**Set task**
Copy each of the rows below word for word, but leave the pictures out.

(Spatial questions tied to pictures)
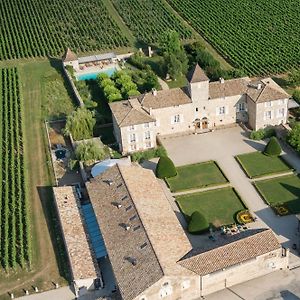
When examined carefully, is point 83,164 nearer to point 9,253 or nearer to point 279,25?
point 9,253

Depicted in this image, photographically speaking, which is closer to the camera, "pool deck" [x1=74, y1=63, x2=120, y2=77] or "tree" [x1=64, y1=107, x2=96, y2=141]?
"tree" [x1=64, y1=107, x2=96, y2=141]

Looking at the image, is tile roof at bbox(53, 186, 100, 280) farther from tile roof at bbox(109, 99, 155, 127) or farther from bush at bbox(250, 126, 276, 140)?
bush at bbox(250, 126, 276, 140)

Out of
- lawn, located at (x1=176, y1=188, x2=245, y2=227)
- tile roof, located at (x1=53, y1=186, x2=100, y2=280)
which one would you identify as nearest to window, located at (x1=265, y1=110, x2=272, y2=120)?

**Expected answer**
When examined carefully, is point 83,164 nearer to point 9,253 or nearer to point 279,25?
point 9,253

Depicted in this image, photographically speaking, which is closer to the camera, "pool deck" [x1=74, y1=63, x2=120, y2=77] or "tree" [x1=64, y1=107, x2=96, y2=141]?
"tree" [x1=64, y1=107, x2=96, y2=141]

Looking at the image, is tile roof at bbox(53, 186, 100, 280) farther from tile roof at bbox(109, 99, 155, 127) or farther from bush at bbox(250, 126, 276, 140)?
bush at bbox(250, 126, 276, 140)

Out of
- lawn, located at (x1=176, y1=188, x2=245, y2=227)
- tile roof, located at (x1=53, y1=186, x2=100, y2=280)
which one would you identify as nearest to window, located at (x1=265, y1=110, x2=272, y2=120)?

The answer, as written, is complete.